The CJEU clarified that the General Data Protection Regulation (GDPR) does not set thresholds for the “seriousness” of damages needed to confer a right to compensation. “[I]t is clear that the right to compensation provided for by the GDPR is subject to three cumulative conditions: infringement of the GDPR, material or non-material damage resulting from that infringement and a causal link between the damage and the infringement,” the court said in the announcement.
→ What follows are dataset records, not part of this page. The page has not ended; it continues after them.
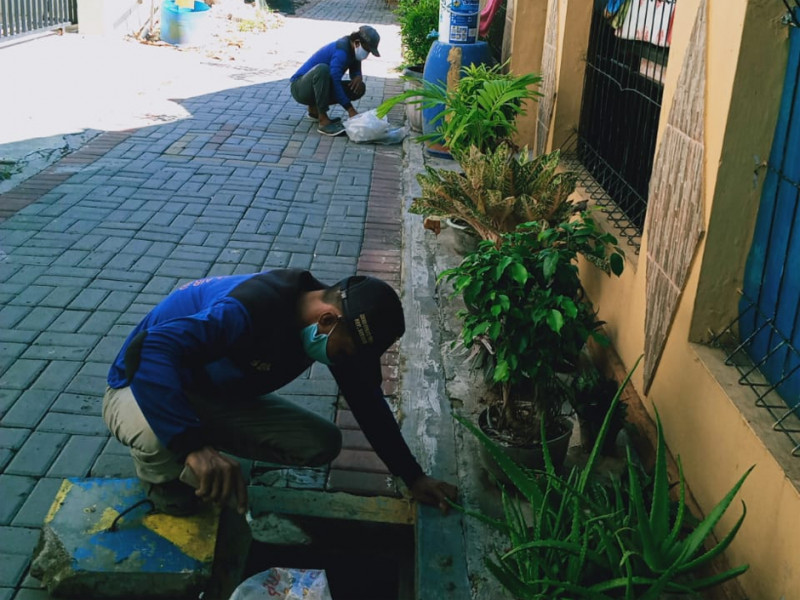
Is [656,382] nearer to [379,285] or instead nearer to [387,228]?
[379,285]

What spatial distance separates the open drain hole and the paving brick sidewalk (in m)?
0.22

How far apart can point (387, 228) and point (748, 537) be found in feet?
13.4

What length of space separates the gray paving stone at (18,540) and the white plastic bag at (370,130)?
6.17 meters

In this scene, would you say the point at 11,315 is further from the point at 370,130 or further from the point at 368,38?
the point at 368,38

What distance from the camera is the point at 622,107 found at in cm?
491

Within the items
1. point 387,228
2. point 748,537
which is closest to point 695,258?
point 748,537

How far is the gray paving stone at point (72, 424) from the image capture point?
3.56 meters

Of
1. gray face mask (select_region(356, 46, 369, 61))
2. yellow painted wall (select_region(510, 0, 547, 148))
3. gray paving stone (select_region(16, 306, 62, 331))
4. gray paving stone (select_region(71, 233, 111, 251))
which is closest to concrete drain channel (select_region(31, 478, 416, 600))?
gray paving stone (select_region(16, 306, 62, 331))

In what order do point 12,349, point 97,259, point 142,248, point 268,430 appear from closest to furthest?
point 268,430 < point 12,349 < point 97,259 < point 142,248

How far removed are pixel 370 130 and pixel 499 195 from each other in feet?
14.5

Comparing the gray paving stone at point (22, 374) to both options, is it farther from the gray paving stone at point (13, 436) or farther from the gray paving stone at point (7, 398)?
the gray paving stone at point (13, 436)

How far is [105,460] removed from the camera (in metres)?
3.40

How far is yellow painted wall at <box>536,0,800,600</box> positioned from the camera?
2391 mm

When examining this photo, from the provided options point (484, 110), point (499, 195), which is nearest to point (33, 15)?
point (484, 110)
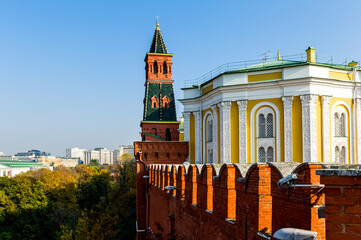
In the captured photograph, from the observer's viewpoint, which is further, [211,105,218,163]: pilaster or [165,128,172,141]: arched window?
[165,128,172,141]: arched window

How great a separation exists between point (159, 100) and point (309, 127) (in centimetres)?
1638

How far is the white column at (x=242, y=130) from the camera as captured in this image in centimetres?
2339

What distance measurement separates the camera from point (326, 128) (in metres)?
21.9

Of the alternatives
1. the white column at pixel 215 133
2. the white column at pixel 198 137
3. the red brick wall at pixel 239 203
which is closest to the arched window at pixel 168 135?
the white column at pixel 198 137

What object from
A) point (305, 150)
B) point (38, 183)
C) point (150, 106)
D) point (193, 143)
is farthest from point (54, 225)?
point (305, 150)

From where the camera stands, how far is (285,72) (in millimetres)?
22250

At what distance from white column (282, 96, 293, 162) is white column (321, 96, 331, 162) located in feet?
5.89

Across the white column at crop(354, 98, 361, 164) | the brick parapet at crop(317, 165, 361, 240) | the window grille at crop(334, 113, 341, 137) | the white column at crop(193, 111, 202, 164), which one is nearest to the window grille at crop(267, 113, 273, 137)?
the window grille at crop(334, 113, 341, 137)

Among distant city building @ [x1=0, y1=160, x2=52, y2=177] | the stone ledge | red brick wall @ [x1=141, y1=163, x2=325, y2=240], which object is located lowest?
distant city building @ [x1=0, y1=160, x2=52, y2=177]

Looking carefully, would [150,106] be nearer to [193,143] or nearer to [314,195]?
[193,143]

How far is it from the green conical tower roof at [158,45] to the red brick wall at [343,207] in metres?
33.5

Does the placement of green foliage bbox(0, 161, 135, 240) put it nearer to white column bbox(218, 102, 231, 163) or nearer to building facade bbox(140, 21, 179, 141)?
building facade bbox(140, 21, 179, 141)

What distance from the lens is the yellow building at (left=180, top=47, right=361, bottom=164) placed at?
21.8 meters

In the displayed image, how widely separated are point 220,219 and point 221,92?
1614 centimetres
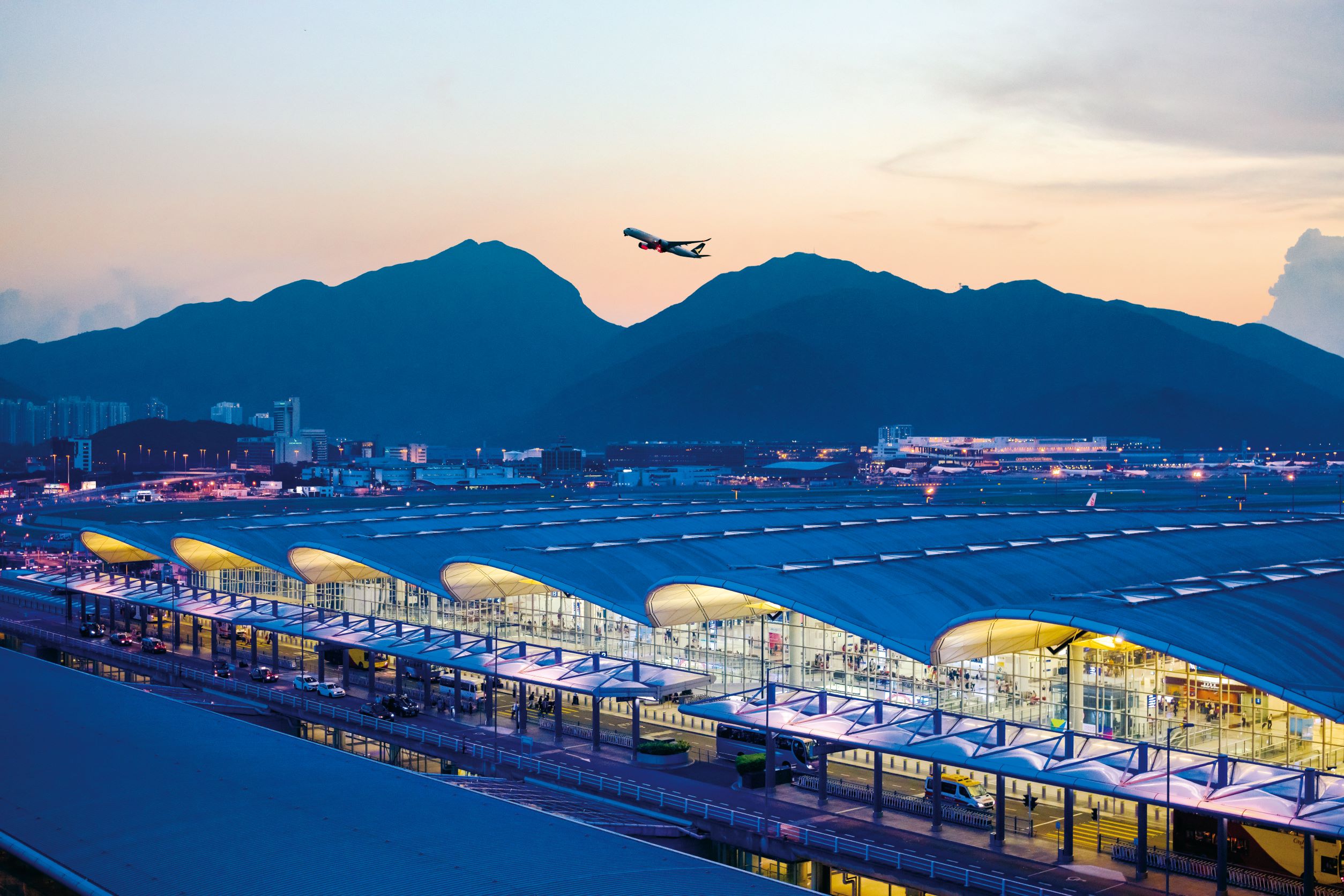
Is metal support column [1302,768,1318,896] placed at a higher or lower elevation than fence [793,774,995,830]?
higher

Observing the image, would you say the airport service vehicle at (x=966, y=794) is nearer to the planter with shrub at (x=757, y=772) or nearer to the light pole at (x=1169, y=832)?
the planter with shrub at (x=757, y=772)

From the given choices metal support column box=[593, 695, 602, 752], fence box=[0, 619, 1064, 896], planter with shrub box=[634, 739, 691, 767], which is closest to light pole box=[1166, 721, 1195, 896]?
fence box=[0, 619, 1064, 896]

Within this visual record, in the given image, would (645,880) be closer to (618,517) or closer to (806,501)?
(618,517)

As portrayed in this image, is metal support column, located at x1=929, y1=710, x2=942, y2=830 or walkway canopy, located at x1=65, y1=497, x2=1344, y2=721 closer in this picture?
metal support column, located at x1=929, y1=710, x2=942, y2=830

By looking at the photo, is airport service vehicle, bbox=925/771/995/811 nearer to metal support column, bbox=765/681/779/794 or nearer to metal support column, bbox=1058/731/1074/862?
metal support column, bbox=765/681/779/794

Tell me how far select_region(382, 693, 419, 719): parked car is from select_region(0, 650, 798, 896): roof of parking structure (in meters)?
11.2

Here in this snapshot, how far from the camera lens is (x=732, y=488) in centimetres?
19712

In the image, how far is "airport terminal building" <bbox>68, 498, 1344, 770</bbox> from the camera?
32.2m

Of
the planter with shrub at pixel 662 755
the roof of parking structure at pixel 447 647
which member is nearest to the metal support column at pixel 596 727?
the roof of parking structure at pixel 447 647

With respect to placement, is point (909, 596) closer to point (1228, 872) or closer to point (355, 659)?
point (1228, 872)

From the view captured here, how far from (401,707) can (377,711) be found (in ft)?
3.20

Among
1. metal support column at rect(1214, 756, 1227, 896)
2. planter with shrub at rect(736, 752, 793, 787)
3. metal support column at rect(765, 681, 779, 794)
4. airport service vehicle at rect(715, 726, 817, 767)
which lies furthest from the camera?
airport service vehicle at rect(715, 726, 817, 767)

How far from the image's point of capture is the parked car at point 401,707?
4291 centimetres

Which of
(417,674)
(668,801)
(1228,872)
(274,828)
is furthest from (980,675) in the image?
(417,674)
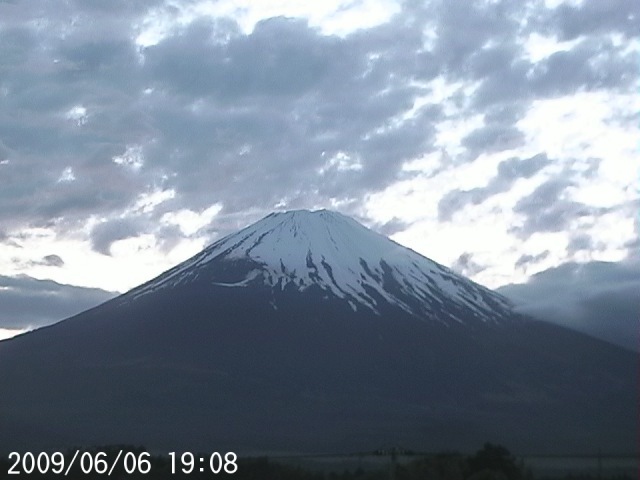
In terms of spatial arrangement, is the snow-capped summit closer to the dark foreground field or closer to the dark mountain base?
the dark mountain base

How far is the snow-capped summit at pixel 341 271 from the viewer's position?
344 ft

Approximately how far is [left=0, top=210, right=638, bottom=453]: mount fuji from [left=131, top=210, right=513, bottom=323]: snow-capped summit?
0.67 feet

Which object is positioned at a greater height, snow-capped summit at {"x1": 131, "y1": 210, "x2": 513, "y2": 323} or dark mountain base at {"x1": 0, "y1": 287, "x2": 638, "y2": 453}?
snow-capped summit at {"x1": 131, "y1": 210, "x2": 513, "y2": 323}

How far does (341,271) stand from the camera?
361ft

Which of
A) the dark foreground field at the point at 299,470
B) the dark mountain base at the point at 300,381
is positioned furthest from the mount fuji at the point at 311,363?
the dark foreground field at the point at 299,470

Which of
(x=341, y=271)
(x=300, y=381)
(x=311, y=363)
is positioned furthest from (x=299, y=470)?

Limiting the right to compensation to non-material damage that reaches a certain threshold requirement would be contrary to the broad conception of “damage” outlined in EU law, the CJEU explained, pointing out that obtaining compensation based on a certain threshold would result in different outcomes depending on a court’s assessment. Moreover, the CJEU emphasized that because the GDPR does not contain any rules governing the assessment of damages, it is up to the each member state’s legal system to prescribe detailed rules for actions intended to safeguard individual’s rights under the GDPR, as well as the criteria for determining the amount of compensation, provided the determination complies with the principles of equivalence and effectiveness. The CJEU explained in its ruling that “an infringement of the GDPR does not necessarily result in damage, and [] that there must be a causal link between the infringement in question and the damage suffered by the data subject in order to establish a right to compensation.”